This was such a contrast to how he’d spent last night, warm and sated, tucked between his two favourite people. Before that, his time had been filled the the burn of muscles and the percussive friction of a flogger. But El had meetings and Peter’d had some sort of a professional development thing, and Neal had gone home to spend the day with a pile of cold cases.
It had seemed like a good idea at the time. The office was boring without Peter, and Neal had been feeling pleasantly sore from the last night’s activities. He’d be able to treat himself more gently if he didn’t have to keep up appearances for the office. He could enjoy the lingering sensations instead of having to cover them up and hide. But those feelings of satisfaction had faded with each step he took away from the Burke’s house. Now, he just felt tired, physically and emotionally. The idea of spending any time outside of this warm cocoon was incredibly disagreeable.
As the bed started to warm up Neal uncurled slightly, wincing as his bruises protested. He rolled onto his back, squirming into the sting of tender flesh. A gust of wind hit, rattling against the windows. The snow hissed as it slid across the panes. Neal pulled the blankets tighter up over his chin. Mozzie, like any sensible person, had suddenly discovered he had urgent business in the south as soon as the cold had set in. Normally, Neal would have been right there beside him, but there wasn’t anywhere that warm that was within 2 miles of downtown New York.
Neal drifted, listening to the cold wind thudding into the walls. It was trying to get at him, Neal thought darkly. New York was out to get him and take away everything. She was a beautiful city. New York provided a taste of everything he once had, but it was really only enough to remind him what he was missing. It was taunting him with potential.
Eventually the space heater started to have an effect. Steeling himself, Neal kicked off the blankets and reached for his pyjamas. He’d get food and then he could just hibernate in bed until he got over this funk. Belting his robe tightly, Neal shivered as he started the coffee. He made a quick trip to the bathroom while that was brewing, then loaded up a tray with the coffee, bread, cheese and cookies. Setting the tray beside his bed, he made a quick detour to grab a bottle of wine. Just in case.
He was still tucked in bed, glaring at the snow and feeling sorry for himself, when someone came knocking. Neal considered ignoring them, but not that many people came to his door, particularly in this weather. It could be Peter or Elizabeth. Or Peter and Elizabeth. Feeling the faint stirrings of a better mood at that thought Neal crawled out of bed, trailing blankets to the door.
It was June, who neatly covered her surprise at Neal’s appearance. “Neal, dear, I wondered if you might like to join me downstairs for dinner tonight.”

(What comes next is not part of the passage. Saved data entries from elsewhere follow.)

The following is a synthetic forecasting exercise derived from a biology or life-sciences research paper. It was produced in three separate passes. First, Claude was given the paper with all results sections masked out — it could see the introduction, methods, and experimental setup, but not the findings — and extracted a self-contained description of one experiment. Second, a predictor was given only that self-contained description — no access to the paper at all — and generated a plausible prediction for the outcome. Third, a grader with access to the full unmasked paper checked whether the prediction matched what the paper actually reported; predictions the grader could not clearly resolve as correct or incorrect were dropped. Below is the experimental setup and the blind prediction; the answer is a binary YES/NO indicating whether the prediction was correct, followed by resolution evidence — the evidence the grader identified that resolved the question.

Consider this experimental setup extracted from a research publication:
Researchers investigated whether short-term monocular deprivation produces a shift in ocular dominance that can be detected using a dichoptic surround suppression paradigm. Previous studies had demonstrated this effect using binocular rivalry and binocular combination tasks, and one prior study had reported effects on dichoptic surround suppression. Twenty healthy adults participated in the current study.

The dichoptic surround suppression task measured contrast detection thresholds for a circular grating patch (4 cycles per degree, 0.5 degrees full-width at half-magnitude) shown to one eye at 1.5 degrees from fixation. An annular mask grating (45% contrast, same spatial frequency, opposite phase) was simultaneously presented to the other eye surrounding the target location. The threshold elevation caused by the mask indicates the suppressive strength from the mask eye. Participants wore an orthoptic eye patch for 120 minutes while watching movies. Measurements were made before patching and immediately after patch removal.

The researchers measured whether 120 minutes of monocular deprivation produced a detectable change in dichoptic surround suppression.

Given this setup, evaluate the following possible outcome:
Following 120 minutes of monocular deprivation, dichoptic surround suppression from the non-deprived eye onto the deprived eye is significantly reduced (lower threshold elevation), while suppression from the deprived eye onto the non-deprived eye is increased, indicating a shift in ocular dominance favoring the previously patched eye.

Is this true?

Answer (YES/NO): YES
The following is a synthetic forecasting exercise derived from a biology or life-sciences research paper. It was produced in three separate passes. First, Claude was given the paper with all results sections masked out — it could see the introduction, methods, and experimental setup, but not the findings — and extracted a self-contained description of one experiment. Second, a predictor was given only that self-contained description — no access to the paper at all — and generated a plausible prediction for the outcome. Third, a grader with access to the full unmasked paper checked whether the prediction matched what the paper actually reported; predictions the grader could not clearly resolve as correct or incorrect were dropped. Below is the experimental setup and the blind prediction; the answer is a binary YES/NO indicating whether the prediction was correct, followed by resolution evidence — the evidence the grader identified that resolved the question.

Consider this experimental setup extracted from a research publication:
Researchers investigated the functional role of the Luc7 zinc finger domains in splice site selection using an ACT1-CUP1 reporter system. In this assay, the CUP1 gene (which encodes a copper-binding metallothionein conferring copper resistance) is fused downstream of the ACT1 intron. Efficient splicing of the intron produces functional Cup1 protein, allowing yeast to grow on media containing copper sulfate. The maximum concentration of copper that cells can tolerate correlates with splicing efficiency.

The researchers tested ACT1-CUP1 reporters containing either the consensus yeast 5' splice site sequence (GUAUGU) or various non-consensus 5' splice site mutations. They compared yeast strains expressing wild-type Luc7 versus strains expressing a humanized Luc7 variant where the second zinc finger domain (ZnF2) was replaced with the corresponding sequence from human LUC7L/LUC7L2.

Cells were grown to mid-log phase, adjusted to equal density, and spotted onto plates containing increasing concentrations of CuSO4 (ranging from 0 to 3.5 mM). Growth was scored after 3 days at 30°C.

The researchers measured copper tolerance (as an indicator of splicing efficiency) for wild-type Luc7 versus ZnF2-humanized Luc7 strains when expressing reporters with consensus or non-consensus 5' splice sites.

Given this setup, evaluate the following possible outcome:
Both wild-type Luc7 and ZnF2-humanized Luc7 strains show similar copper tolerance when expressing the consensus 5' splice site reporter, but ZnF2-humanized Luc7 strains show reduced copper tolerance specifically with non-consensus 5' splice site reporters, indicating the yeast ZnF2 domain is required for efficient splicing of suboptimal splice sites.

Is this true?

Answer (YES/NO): NO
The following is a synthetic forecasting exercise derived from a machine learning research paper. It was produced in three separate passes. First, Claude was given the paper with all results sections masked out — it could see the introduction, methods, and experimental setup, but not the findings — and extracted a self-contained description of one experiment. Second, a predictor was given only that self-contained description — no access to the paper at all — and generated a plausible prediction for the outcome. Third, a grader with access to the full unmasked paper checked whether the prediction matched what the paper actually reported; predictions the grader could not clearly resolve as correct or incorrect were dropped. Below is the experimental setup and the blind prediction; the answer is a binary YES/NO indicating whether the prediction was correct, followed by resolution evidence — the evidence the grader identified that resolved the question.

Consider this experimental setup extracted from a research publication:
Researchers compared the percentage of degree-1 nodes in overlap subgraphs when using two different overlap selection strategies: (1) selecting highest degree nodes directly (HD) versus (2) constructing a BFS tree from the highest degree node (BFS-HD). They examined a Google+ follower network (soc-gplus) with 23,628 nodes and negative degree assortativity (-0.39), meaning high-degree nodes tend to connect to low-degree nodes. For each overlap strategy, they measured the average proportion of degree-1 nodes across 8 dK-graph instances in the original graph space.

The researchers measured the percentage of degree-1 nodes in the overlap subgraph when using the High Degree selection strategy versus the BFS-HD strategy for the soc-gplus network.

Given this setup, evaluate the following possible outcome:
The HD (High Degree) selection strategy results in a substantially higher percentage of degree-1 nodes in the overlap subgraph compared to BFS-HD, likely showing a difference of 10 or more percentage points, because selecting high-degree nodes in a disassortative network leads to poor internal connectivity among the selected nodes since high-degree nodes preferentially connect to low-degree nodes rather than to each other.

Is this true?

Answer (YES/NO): YES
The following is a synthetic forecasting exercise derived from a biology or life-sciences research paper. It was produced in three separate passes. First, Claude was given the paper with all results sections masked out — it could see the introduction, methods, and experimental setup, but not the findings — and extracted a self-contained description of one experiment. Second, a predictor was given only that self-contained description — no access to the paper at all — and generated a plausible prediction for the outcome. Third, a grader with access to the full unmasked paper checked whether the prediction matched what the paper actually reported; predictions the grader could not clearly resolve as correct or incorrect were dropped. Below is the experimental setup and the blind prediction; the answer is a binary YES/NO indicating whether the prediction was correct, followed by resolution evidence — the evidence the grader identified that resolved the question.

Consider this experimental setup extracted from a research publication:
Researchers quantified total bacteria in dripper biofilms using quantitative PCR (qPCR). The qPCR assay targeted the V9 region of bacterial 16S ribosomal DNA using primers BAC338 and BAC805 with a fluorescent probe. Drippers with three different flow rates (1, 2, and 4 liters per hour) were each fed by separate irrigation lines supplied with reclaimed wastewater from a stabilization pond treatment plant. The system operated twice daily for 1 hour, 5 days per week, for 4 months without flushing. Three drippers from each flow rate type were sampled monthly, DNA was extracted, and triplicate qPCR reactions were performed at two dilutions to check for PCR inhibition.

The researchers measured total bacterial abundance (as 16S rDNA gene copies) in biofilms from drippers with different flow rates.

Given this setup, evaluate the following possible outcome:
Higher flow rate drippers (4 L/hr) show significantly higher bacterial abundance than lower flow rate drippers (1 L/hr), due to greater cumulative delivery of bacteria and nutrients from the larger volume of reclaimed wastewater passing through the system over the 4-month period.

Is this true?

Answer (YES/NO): NO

Neal sagged. He wouldn‘t have gotten up for June. He caught himself, a little surprised at that thought; June certainly didn’t deserve his snippiness. Neal schooled his face into a smile and politely refused the invitation. He was perfectly comfortably up here and had already eaten.
June looked like she didn’t believe him for an instant, but she at least allowed him the courtesy of accepting his excuse. “You know you can come down any time.”
Neal waved off her concern with a smile. “I’m fine, but thank you.”
June very deliberately did not look to the quilt Neal was clutching around his shoulders. Neal was grateful, as he really didn’t have anything to say to that.
June turned to leave, then looked back to throw out an offhand comment that was all the more pointed for its studied casualness. “If you’re going to have Peter and Elizabeth over tonight, I have some mulling spices that I think you could make good use of. And you don’t need to be skimpy with wood for the fireplace.”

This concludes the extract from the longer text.